This is half a proof. You have shown that the subspace $$S$$ spanned by $$\{(1,0,1), (0,1,0)\}$$ is contained in the plane $$P = \{(x, y, z) \in \mathbb{R}^3 : x = z \}$$. You also need to show that $$S$$ contains $$P$$. You could do this by direct calculation, or by an argument based on dimension.

3. Jan 25, 2010

### Fanta

i see. So how would you calculate it then?

4. Jan 25, 2010

### ystael

You showed that $$S \subset P$$ by showing that if $$v \in S$$, that is, $$v$$ is a linear combination of $$(1,0,1)$$ and $$(0,1,0)$$, then $$v \in P$$, that is, the first and third coordinates of $$v$$ are equal.

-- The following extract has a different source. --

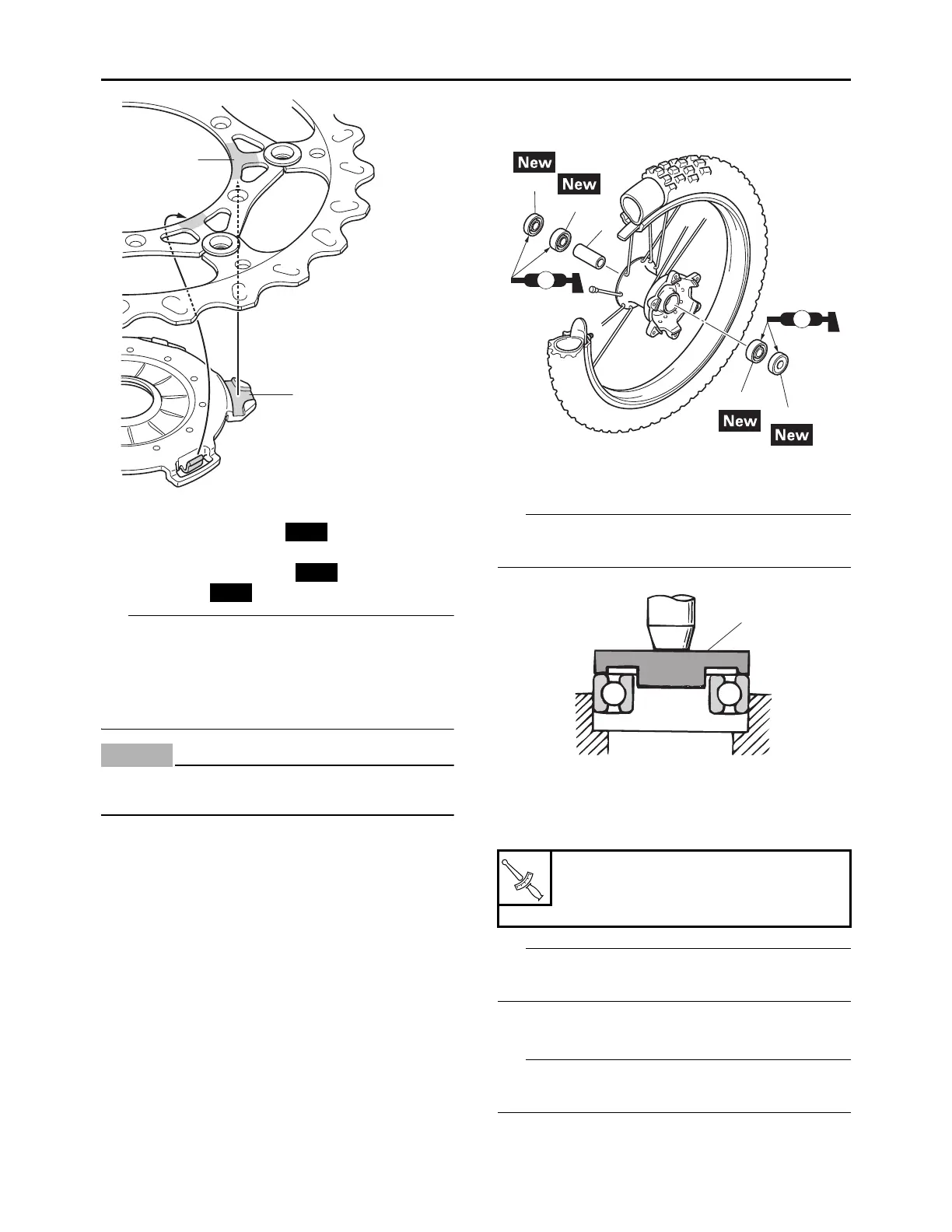 New
New
New
New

Show that $$S \supset P$$ by proving the reverse implication: if $$v \in P$$, that is, if the first and third coordinates of $$v$$ are equal, then $$v \in S$$, that is, $$v$$ is a linear combination of $$(1,0,1)$$ and $$(0,1,0)$$. You should be able to exhibit explicitly the coefficients in this linear combination, using the components of $$v$$.

5. Jan 25, 2010

### Fanta

got it, thanks!